* Work item
Find every line containing "Hipotesis" in the records below and report the tally as a bare number.
(Material supplied Opens)
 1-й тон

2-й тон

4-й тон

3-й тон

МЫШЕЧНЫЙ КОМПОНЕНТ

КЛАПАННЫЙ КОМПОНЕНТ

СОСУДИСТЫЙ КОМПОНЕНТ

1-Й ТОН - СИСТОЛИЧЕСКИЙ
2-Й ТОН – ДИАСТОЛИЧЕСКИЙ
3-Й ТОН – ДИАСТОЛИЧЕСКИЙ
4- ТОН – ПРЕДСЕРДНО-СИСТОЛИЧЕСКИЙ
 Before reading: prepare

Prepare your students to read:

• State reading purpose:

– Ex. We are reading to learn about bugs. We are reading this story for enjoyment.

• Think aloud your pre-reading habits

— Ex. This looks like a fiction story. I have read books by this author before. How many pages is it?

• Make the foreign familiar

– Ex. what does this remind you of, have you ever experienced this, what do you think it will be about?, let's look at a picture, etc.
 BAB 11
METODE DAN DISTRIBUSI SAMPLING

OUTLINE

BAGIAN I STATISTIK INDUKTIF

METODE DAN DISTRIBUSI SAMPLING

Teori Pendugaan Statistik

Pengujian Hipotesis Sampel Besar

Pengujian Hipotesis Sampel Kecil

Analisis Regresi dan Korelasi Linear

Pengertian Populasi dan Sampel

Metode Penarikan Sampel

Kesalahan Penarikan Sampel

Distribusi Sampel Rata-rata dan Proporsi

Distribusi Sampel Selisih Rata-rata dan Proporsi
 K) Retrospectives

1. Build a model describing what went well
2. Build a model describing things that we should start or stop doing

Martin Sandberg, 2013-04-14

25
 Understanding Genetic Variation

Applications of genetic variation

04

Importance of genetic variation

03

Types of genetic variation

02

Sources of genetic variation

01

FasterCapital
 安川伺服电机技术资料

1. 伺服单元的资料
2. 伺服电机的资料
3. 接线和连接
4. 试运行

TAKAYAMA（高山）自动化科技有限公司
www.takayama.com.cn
(Material supplied Closes)
* Task result
2